Ich glaube, die Richtung ist klar: Statt sich in einer permanenten Verfolgung der Raucher zu verschleißen, Opfer der Schulordnung zu produzieren, den eigenen Burnout zu befördern, gilt es neue Möglichkeiten zu suchen und unautoritär, aber die freie Entscheidung fördernd pädagogisch zu handeln. Wie wäre es, wenn ein Kollegium, dazu der Elternbeirat, aber auch die Schülervertretung neben der Regel (Hausgesetz) das Ziel formulieren: *"Wir haben einen Traum - die wirklich rauchfreie Schule"*.

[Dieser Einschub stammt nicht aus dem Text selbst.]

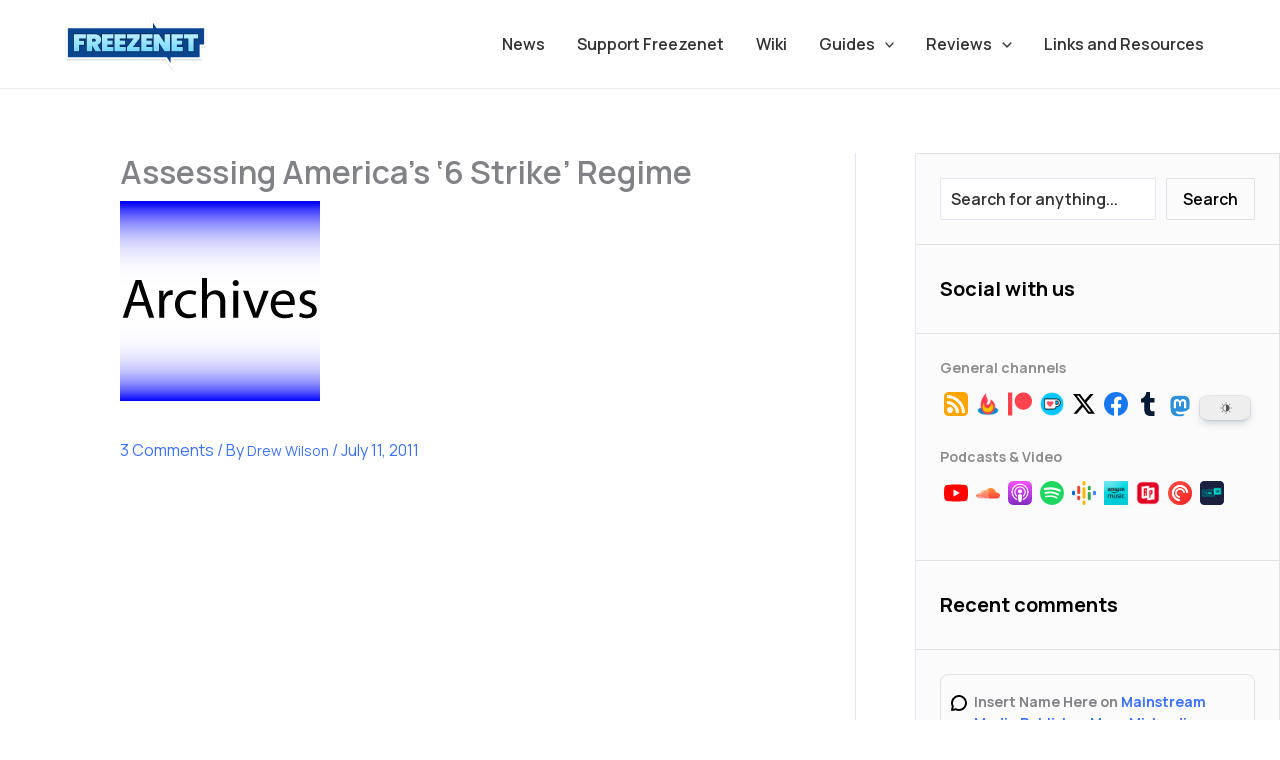

--- FILE ---
content_type: text/html; charset=utf-8
request_url: https://www.google.com/recaptcha/api2/aframe
body_size: 263
content:
<!DOCTYPE HTML><html><head><meta http-equiv="content-type" content="text/html; charset=UTF-8"></head><body><script nonce="AQM9AbnF0TtKDfNdUl1sag">/** Anti-fraud and anti-abuse applications only. See google.com/recaptcha */ try{var clients={'sodar':'https://pagead2.googlesyndication.com/pagead/sodar?'};window.addEventListener("message",function(a){try{if(a.source===window.parent){var b=JSON.parse(a.data);var c=clients[b['id']];if(c){var d=document.createElement('img');d.src=c+b['params']+'&rc='+(localStorage.getItem("rc::a")?sessionStorage.getItem("rc::b"):"");window.document.body.appendChild(d);sessionStorage.setItem("rc::e",parseInt(sessionStorage.getItem("rc::e")||0)+1);localStorage.setItem("rc::h",'1768867427686');}}}catch(b){}});window.parent.postMessage("_grecaptcha_ready", "*");}catch(b){}</script></body></html>

--- FILE ---
content_type: image/svg+xml
request_url: https://www.freezenet.ca/wp-content/uploads/2023/10/ytube.svg
body_size: 232
content:
<svg width="32" height="32" viewBox="0 0 32 32" fill="none" xmlns="http://www.w3.org/2000/svg">
<g clip-path="url(#clip0_28_636)">
<path d="M27.5221 10.1855C27.3864 9.67489 27.119 9.20889 26.7466 8.83413C26.3743 8.45936 25.91 8.18897 25.4003 8.05002C23.5239 7.54547 16.0239 7.54547 16.0239 7.54547C16.0239 7.54547 8.52393 7.54547 6.64756 8.05002C6.13786 8.18897 5.67358 8.45936 5.30121 8.83413C4.92884 9.20889 4.66143 9.67489 4.52574 10.1855C4.02393 12.07 4.02393 16 4.02393 16C4.02393 16 4.02393 19.93 4.52574 21.8146C4.66143 22.3251 4.92884 22.7911 5.30121 23.1659C5.67358 23.5407 6.13786 23.8111 6.64756 23.95C8.52393 24.4546 16.0239 24.4546 16.0239 24.4546C16.0239 24.4546 23.5239 24.4546 25.4003 23.95C25.91 23.8111 26.3743 23.5407 26.7466 23.1659C27.119 22.7911 27.3864 22.3251 27.5221 21.8146C28.0239 19.93 28.0239 16 28.0239 16C28.0239 16 28.0239 12.07 27.5221 10.1855Z" fill="#FF0302"/>
<path d="M13.5693 19.5687V12.4314L19.8421 16L13.5693 19.5687Z" fill="#FEFEFE"/>
</g>
<defs>
<clipPath id="clip0_28_636">
<rect width="24" height="24" fill="white" transform="translate(4 4)"/>
</clipPath>
</defs>
</svg>


--- FILE ---
content_type: image/svg+xml
request_url: https://www.freezenet.ca/wp-content/uploads/2023/10/g-podcast.svg
body_size: 549
content:
<svg width="32" height="32" viewBox="0 0 32 32" fill="none" xmlns="http://www.w3.org/2000/svg">
<path d="M6.99733 15.1841V16.8214C6.99733 17.6481 6.32533 18.3201 5.49867 18.3201C4.672 18.3201 4 17.6481 4 16.8161V15.1788C4 14.3521 4.672 13.6801 5.49867 13.6801C6.32533 13.6801 6.99733 14.3521 6.99733 15.1841Z" fill="#0066D9"/>
<path d="M25.0015 15.227C25.0015 15.211 25.0015 15.2003 25.0015 15.1843C25.0015 14.3576 25.6735 13.6856 26.5001 13.6856C27.3268 13.6856 27.9988 14.3576 27.9988 15.1843C27.9988 15.2003 27.9988 15.211 27.9988 15.227V16.8643C27.9775 17.675 27.3161 18.3203 26.5001 18.3203C25.6841 18.3203 25.0228 17.6696 25.0015 16.8643V15.227Z" fill="#4285F4"/>
<path d="M12.1804 20.0908V21.7281C12.1804 22.5548 11.5084 23.2268 10.6818 23.2268C9.85511 23.2268 9.18311 22.5548 9.18311 21.7281V20.0908C9.18311 19.2641 9.85511 18.5921 10.6818 18.5921C11.5084 18.5921 12.1804 19.2641 12.1804 20.0908ZM12.1804 10.2721V15.6268C12.1644 16.4374 11.4978 17.0934 10.6818 17.0934C9.86577 17.0934 9.19911 16.4428 9.18311 15.6268V10.2721C9.18311 9.44544 9.85511 8.77344 10.6818 8.77344C11.5084 8.77344 12.1804 9.44544 12.1804 10.2721Z" fill="#EA4335"/>
<path d="M19.8198 11.9094C19.8198 12.7361 20.4918 13.4081 21.3185 13.4081C22.1452 13.4081 22.8172 12.7361 22.8172 11.9094V10.2721C22.8172 9.44544 22.1452 8.77344 21.3185 8.77344C20.4918 8.77344 19.8198 9.44544 19.8198 10.2721V11.9094Z" fill="#34A853"/>
<path d="M14.5015 7.136C14.5015 7.96267 15.1735 8.63467 16.0001 8.63467C16.8268 8.63467 17.4988 7.96267 17.4988 7.136V5.49867C17.4988 4.672 16.8268 4 16.0001 4C15.1735 4 14.5015 4.672 14.5015 5.49867V7.136ZM14.5015 24.864C14.5015 24.0373 15.1735 23.3653 16.0001 23.3653C16.8268 23.3653 17.4988 24.0373 17.4988 24.864V26.5013C17.4988 27.328 16.8268 28 16.0001 28C15.1735 28 14.5015 27.328 14.5015 26.5013V24.864Z" fill="#FAB908"/>
<path d="M19.8198 16.4109C19.8198 15.5842 20.4918 14.9122 21.3185 14.9122C22.1452 14.9122 22.8172 15.5842 22.8172 16.4109V21.7282C22.8172 22.5549 22.1452 23.2269 21.3185 23.2269C20.4918 23.2269 19.8198 22.5549 19.8198 21.7282V16.4109Z" fill="#34A853"/>
<path d="M17.4988 11.6378V20.3631C17.4988 21.1898 16.8268 21.8618 16.0001 21.8618C15.1735 21.8618 14.5015 21.1898 14.5015 20.3631V11.6378C14.5015 10.8111 15.1735 10.1391 16.0001 10.1391C16.8268 10.1391 17.4988 10.8058 17.4988 11.6378Z" fill="#FAB908"/>
</svg>


--- FILE ---
content_type: image/svg+xml
request_url: https://www.freezenet.ca/wp-content/uploads/2023/10/spotify.svg
body_size: 347
content:
<svg width="32" height="32" viewBox="0 0 32 32" fill="none" xmlns="http://www.w3.org/2000/svg">
<path d="M15.9633 4C9.35629 4 4 9.35614 4 15.9631C4 22.5704 9.35629 27.9261 15.9633 27.9261C22.571 27.9261 27.9267 22.5704 27.9267 15.9631C27.9267 9.35657 22.571 4.00057 15.9631 4.00057L15.9633 4ZM21.4496 21.2543C21.2353 21.6057 20.7753 21.7171 20.4239 21.5014C17.615 19.7857 14.079 19.3971 9.91471 20.3486C9.51343 20.44 9.11343 20.1886 9.022 19.7871C8.93014 19.3857 9.18057 18.9857 9.58286 18.8943C14.14 17.8527 18.049 18.3014 21.2024 20.2286C21.5539 20.4443 21.6653 20.9029 21.4496 21.2543ZM22.9139 17.9964C22.6439 18.4357 22.0696 18.5743 21.631 18.3043C18.4153 16.3273 13.5134 15.7549 9.70986 16.9094C9.21657 17.0584 8.69557 16.7804 8.54586 16.288C8.39729 15.7947 8.67543 15.2747 9.16786 15.1247C13.5126 13.8064 18.9139 14.445 22.6067 16.7143C23.0453 16.9843 23.1839 17.5584 22.9139 17.9964ZM23.0396 14.6044C19.1839 12.3143 12.8224 12.1037 9.14114 13.221C8.55 13.4003 7.92486 13.0666 7.74571 12.4754C7.56657 11.884 7.9 11.2593 8.49157 11.0796C12.7174 9.79671 19.7424 10.0446 24.1816 12.6799C24.7144 12.9954 24.8887 13.6821 24.573 14.2131C24.2587 14.7449 23.5701 14.9201 23.0401 14.6044H23.0396Z" fill="#1ED760"/>
</svg>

###Schulen nicht allein lassen###


Ich weiß, dass dieser Blog von vielen Fachleuten in unterschiedlichsten anspruchsvollen Tätigkeitsfeldern besucht wird. Viele sind als Mediziner, Psychologen, Soziologen und Lehrerkolleg(innen) auch Eltern. Nehmen Sie bitte im Dienste Ihrer Schule, wo man vielleicht von solchen Möglichkeiten noch nichts gehört und gelesen oder noch nicht den Schneid zu ihrer Realisierung gefunden hat, diese Ideen auf, spinnen Sie sie weiter, um sie auf Ihre konkrete Situation zu transponieren. Nehmen Sie Ihre Verantwortung als Eltern gegenüber der Schule wahr und lassen Sie sich nicht abspeisen. Auch wenn Sie mit Ihren eigenen Söhnen und Töchtern das Problem nicht haben. Die Gesundheit aller Kinder Ihrer Schule geht alle Menschen an, die mit dieser zu un haben.


Alles Gute dazu und herzliche Grüße

Horst Kasper


* Anmerkung: Dazu ist auch folgende Adresse interessant: [http://www.weltnichtrauchertag.de/html/kunstwirkt__poetschke-langer.html](http://www.weltnichtrauchertag.de/html/kunstwirkt__poetschke-langer.html). Hier finden Mediziner, Therapeuten und Berater (aber natürlich auch alle anderen interessierten Leserinnen und Leser) einen Vortrag zum Weltnichtrauchertag 2005.